Are universities using therapy dogs in place of counselling?

Therapy dogs have been increasingly turning up at universities across the UK. With exams, coursework and dissertations, student stress is at an all-time high and student unions and societies are trying to help students relax. A cute, cuddly little animal has become the solution.

The logic of using a fluffy animal to make people happy is irrefutable, but many students are concerned with university priorities. Mental health has become an increasing problem for universities with one in four students experiencing some form of mental illness. 63% of students say that they feel stress that interferes with their day to day lives with a majority of it coming from university itself. Much like the NHS, university counselling services are stretched thin and are staffed at a quarter to a third of what is required. For every one full-time counsellor, there are 5000 students to be cared for. This isn’t good enough.

The idea and intention of therapy dogs is a good one. But we have to question whether the funding that goes into these animals could be used in a better way. However, the cost of the dogs is a tiny margin of what’s needed to help fund university counselling services.

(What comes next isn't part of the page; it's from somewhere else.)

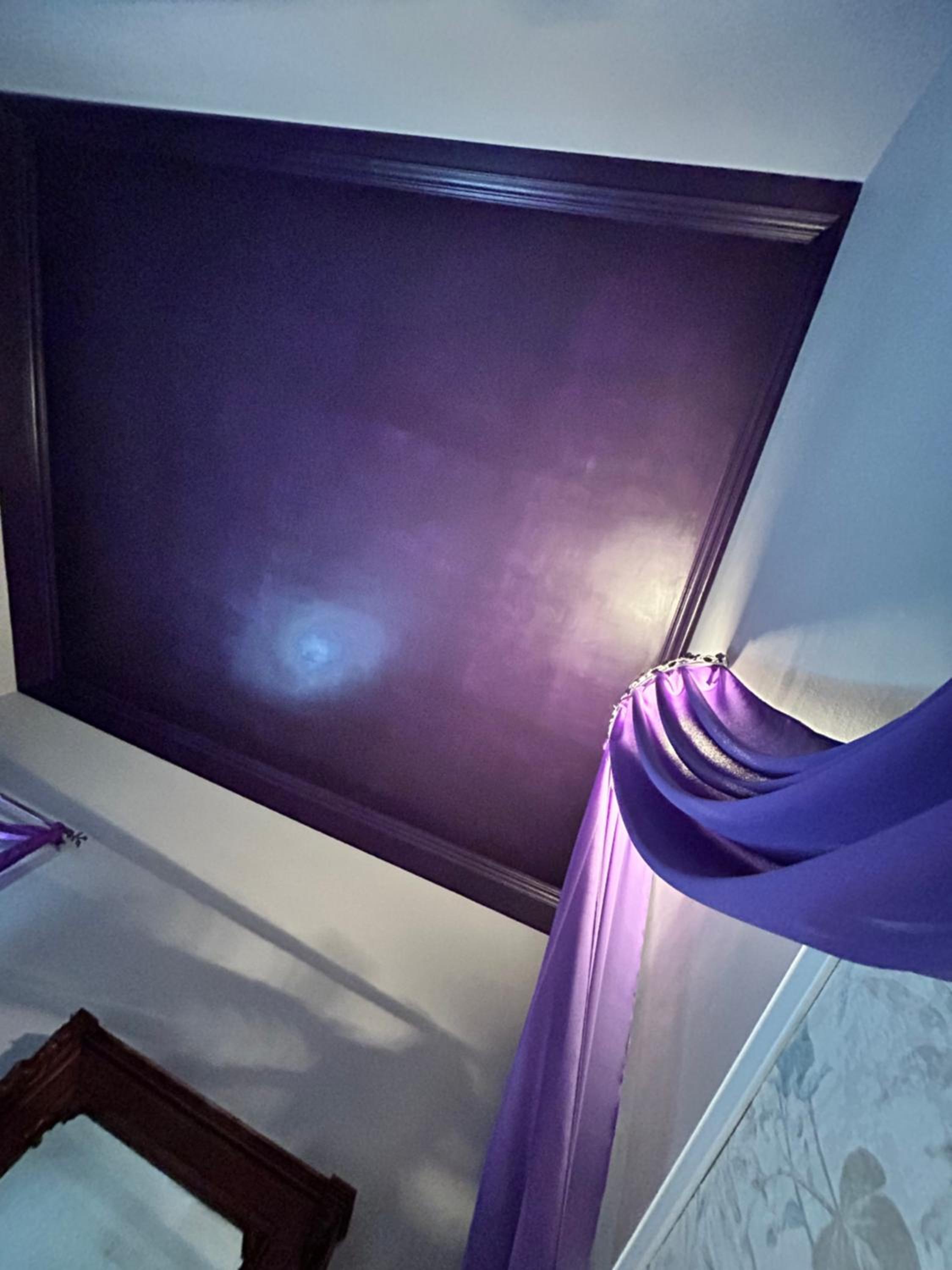 Dimora Violetta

There is also the question of those students who are either allergic to dogs, scared of them, or simply don’t like them. What help are they getting to relax?

Many students feel patronised by the idea and think that it reduces the importance of mental health. However, it’s important to note that these services do not pretend to be the solution to the crises many students face.

Some students think universities also need to consider their workloads and the pressure it puts on their students.

It’s not just a problem for UK students.

And some are angry at the idea that therapy dogs are needed at all.

More funding is essential to keep university counselling services going. The mental health care system in the UK is consistently struggling to help those who need it, and students are being increasingly affected by funding cuts to these services. Therapy dogs are a nice idea but are in no way a replacement for genuine mental health care.